[Mailman-Users] cause of bounces

Wed Oct 18 15:32:48 EDT 2017

On 10/18/2017 01:07 PM, Dimitri Maziuk wrote:
> 17 == 0x11. "17" != "0x11". Which was precisely the point: if your MTA, 
> say, does unicodedata.normalize( 'NFKD' ... ), and turns u-umlaut into a 
> regular "u", you may consider it benign. Many won't.

I would not consider that benign at all.

I'm referring to the difference between:

  - ü      - ASCII (?)
  - =C3=BC - quoted-printable
  - w7w=   - base 64
  - ü - HTML

All four representations are for the *same* letter / character / glyph / 
byte(s).

I consider those to be (effectively) benign content encoding changes.  - 
  Note the content is the same, with the only difference being how it's 
encoded.

> Most importantly, crypto signature will change, and DKIM check will fail.

DKIM, by design will fail if anything that is signed changes.  (See the 
ROPEMAKER attack for a better explanation about anything signed.)

> Benign is in the eye of the beholder.

~eh~ ... Okay.

> We're inserting this stuff into a
> database where a search for "Wutrich" will find neither "Wütrich" nor 
> "W\u0308trich" so I wouldn't consider it benign at all.

I do not consider "Wutrich" and "Wütrich" to be the same string.  The 
former may be considered a poor representation of the latter.
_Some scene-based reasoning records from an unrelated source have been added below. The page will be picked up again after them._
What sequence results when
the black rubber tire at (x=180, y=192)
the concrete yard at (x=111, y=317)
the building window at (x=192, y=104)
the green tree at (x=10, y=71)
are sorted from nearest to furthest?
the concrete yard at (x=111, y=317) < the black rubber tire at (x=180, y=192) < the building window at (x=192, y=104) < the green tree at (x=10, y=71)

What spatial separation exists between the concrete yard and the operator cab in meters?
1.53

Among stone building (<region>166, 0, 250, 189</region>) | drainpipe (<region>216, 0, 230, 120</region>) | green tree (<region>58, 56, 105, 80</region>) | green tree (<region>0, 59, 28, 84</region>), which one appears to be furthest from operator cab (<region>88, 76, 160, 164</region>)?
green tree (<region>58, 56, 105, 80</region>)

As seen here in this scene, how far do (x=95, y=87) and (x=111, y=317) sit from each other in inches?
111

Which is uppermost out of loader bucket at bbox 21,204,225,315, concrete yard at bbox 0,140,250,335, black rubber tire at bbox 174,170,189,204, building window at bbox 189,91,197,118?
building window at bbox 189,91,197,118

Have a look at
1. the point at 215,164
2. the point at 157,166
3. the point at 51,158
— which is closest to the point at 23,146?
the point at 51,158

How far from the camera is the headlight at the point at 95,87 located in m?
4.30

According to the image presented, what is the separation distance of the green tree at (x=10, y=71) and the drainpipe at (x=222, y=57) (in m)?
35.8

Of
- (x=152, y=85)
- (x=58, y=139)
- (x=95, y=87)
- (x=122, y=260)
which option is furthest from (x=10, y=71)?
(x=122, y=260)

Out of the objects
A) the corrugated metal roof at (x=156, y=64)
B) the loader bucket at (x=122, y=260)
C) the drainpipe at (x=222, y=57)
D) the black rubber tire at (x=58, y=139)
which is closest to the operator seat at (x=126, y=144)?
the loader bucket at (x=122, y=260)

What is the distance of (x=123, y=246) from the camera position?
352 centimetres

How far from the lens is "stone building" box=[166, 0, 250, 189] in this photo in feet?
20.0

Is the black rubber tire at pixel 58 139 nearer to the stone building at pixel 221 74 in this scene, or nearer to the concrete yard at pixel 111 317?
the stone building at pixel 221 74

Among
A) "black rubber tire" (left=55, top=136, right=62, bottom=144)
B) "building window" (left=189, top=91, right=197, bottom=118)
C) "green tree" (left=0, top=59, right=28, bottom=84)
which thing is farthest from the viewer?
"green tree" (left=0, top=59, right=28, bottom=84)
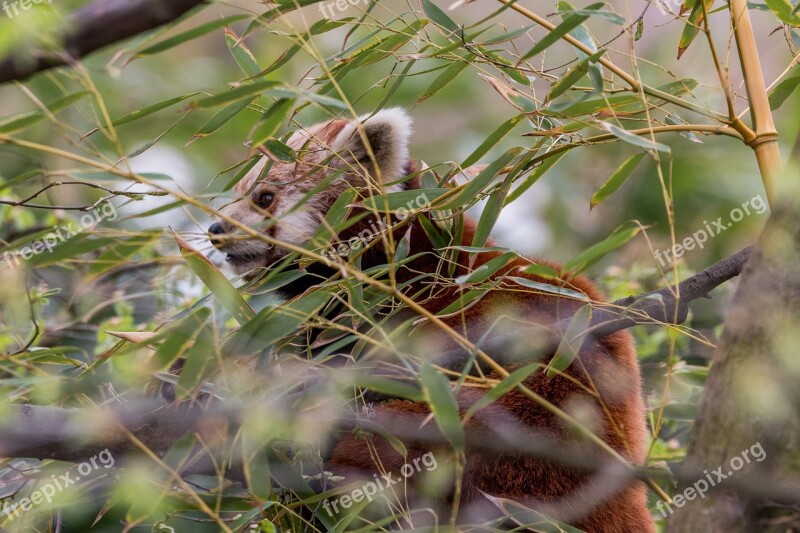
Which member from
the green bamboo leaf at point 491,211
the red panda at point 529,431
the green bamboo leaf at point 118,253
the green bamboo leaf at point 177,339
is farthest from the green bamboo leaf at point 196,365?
the green bamboo leaf at point 491,211

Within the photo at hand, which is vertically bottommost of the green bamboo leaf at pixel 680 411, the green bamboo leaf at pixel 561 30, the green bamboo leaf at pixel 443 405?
the green bamboo leaf at pixel 680 411

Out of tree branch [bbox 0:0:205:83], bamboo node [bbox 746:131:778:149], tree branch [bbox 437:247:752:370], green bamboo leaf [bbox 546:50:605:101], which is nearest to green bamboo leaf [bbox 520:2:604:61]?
green bamboo leaf [bbox 546:50:605:101]

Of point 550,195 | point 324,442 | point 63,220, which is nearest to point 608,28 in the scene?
point 550,195

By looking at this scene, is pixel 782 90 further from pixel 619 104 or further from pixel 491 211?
pixel 491 211

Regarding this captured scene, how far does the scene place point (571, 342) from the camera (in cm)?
Answer: 152

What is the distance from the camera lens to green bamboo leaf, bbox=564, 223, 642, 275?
1.27m

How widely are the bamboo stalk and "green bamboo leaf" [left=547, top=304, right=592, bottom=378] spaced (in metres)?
0.42

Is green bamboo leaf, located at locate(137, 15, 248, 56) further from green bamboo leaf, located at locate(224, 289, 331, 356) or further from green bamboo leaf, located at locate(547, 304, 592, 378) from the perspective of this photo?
green bamboo leaf, located at locate(547, 304, 592, 378)

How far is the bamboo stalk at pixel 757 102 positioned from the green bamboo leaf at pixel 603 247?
33cm

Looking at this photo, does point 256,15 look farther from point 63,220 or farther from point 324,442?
point 63,220

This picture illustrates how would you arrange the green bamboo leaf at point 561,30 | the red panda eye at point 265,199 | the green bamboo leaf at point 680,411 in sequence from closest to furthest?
1. the green bamboo leaf at point 561,30
2. the green bamboo leaf at point 680,411
3. the red panda eye at point 265,199

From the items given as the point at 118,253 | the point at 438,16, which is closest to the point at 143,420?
the point at 118,253

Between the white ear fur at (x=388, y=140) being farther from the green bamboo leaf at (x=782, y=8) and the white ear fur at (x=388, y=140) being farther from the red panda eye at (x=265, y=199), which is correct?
the green bamboo leaf at (x=782, y=8)

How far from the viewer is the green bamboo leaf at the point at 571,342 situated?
59.1 inches
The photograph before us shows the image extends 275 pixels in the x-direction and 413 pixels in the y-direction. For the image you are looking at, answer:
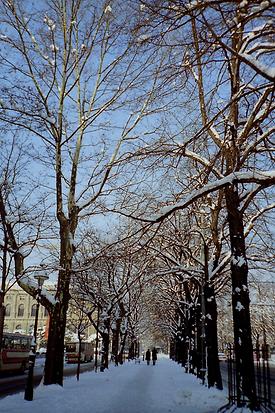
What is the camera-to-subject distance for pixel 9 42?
16.2m

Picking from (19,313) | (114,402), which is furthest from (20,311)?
(114,402)

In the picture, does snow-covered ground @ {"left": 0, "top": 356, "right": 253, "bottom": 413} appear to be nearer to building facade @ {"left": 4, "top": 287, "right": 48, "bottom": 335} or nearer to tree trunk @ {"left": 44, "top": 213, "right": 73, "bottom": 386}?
tree trunk @ {"left": 44, "top": 213, "right": 73, "bottom": 386}

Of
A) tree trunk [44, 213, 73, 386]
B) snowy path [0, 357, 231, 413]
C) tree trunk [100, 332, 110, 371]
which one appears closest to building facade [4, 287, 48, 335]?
tree trunk [100, 332, 110, 371]

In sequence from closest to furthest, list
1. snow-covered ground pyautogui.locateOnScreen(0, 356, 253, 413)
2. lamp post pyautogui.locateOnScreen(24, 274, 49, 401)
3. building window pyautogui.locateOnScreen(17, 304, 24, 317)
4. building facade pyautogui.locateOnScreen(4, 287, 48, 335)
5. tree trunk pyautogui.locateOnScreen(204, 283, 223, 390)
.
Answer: snow-covered ground pyautogui.locateOnScreen(0, 356, 253, 413)
lamp post pyautogui.locateOnScreen(24, 274, 49, 401)
tree trunk pyautogui.locateOnScreen(204, 283, 223, 390)
building facade pyautogui.locateOnScreen(4, 287, 48, 335)
building window pyautogui.locateOnScreen(17, 304, 24, 317)

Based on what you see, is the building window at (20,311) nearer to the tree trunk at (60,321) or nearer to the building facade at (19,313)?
the building facade at (19,313)

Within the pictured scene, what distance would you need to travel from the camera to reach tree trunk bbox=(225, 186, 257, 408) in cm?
1043

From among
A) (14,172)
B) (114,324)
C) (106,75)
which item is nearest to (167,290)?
(114,324)

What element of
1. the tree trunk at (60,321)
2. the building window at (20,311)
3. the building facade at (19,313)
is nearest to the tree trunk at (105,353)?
the tree trunk at (60,321)

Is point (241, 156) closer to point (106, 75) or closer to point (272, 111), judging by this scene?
point (272, 111)

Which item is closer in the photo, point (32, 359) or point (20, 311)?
point (32, 359)

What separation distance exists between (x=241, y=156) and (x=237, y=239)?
2651mm

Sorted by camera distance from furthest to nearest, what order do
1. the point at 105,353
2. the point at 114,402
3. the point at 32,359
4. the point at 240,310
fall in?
the point at 105,353 → the point at 32,359 → the point at 114,402 → the point at 240,310

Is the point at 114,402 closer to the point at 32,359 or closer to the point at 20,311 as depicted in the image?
the point at 32,359

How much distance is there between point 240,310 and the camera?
36.6ft
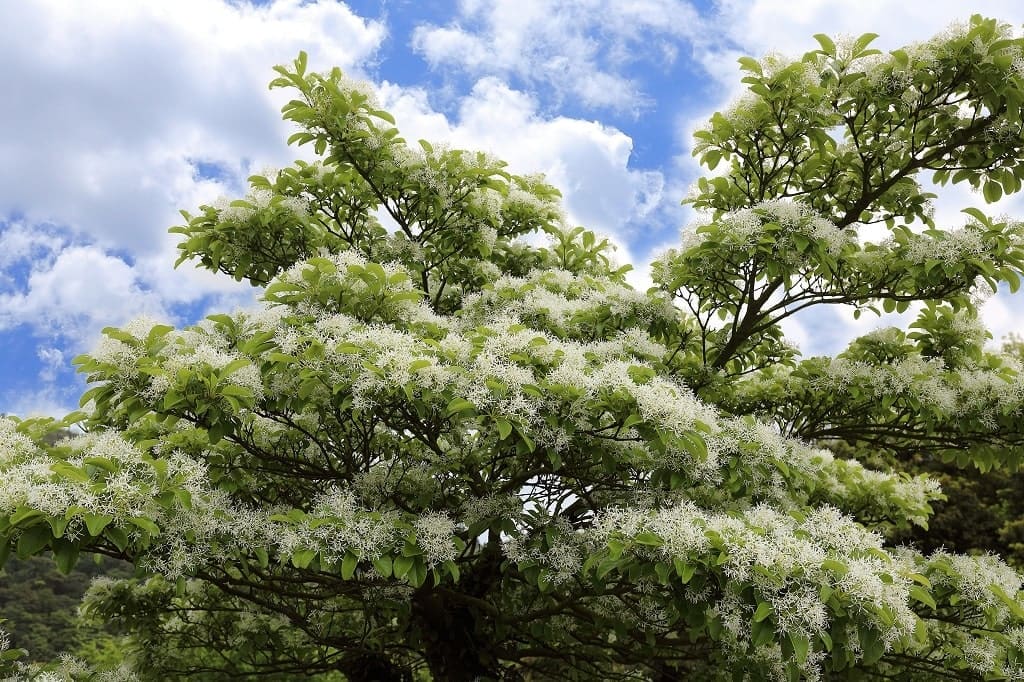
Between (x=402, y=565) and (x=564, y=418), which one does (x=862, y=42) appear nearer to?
(x=564, y=418)

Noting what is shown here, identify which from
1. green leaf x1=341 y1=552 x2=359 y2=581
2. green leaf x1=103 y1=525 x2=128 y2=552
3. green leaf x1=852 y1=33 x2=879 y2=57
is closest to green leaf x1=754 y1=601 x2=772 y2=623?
green leaf x1=341 y1=552 x2=359 y2=581

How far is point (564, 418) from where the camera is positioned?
11.8 ft

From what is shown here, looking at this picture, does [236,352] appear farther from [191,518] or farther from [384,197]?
[384,197]

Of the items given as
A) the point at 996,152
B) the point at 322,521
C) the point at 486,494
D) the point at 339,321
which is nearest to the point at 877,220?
the point at 996,152

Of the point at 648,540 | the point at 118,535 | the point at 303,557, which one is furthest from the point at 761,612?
the point at 118,535

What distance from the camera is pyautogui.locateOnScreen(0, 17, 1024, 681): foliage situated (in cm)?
338

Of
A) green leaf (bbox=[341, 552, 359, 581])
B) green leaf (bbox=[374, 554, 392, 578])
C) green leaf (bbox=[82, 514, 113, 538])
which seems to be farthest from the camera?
green leaf (bbox=[374, 554, 392, 578])

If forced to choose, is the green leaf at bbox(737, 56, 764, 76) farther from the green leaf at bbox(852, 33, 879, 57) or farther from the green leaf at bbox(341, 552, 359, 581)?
the green leaf at bbox(341, 552, 359, 581)

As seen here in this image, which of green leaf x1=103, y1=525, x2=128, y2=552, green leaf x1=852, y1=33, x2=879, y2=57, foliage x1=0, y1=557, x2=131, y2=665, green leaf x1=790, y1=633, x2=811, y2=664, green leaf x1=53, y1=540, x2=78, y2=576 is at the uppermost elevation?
green leaf x1=852, y1=33, x2=879, y2=57

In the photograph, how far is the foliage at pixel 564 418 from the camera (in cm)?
338

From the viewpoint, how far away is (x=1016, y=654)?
4.21 m

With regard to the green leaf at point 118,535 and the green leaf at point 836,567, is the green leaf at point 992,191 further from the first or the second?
the green leaf at point 118,535

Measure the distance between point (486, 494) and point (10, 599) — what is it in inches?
738

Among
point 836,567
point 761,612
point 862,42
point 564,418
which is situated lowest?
point 761,612
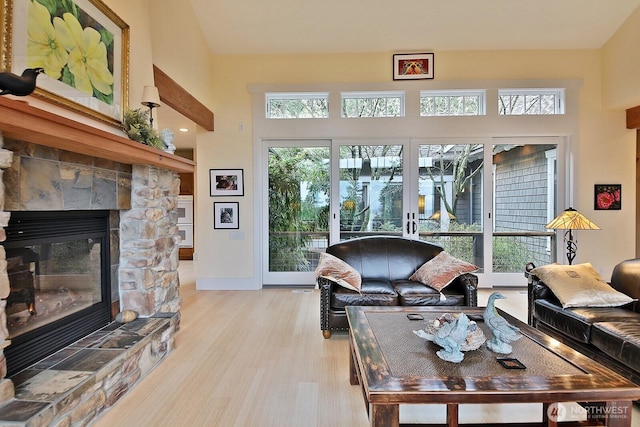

I'm not sure which Unicode code point 308 is, but I doubt that it is the 
same as <ü> 252, Hex 00fc, Octal 374.  (I would have to look it up to 
know for sure.)

I would hope that data would be normalized to the same encoding in the 
database.  I.e. "=C3=BC" (quoted-printable) would be normalized to "ü" 
and stored in the database as such.

I would further hope that any search of the database would be able to do 
something like a character class (type) search so that it could match on 
"W[üu]trich".  (Adjust as necessary.)

-- 
Grant. . . .
unix || die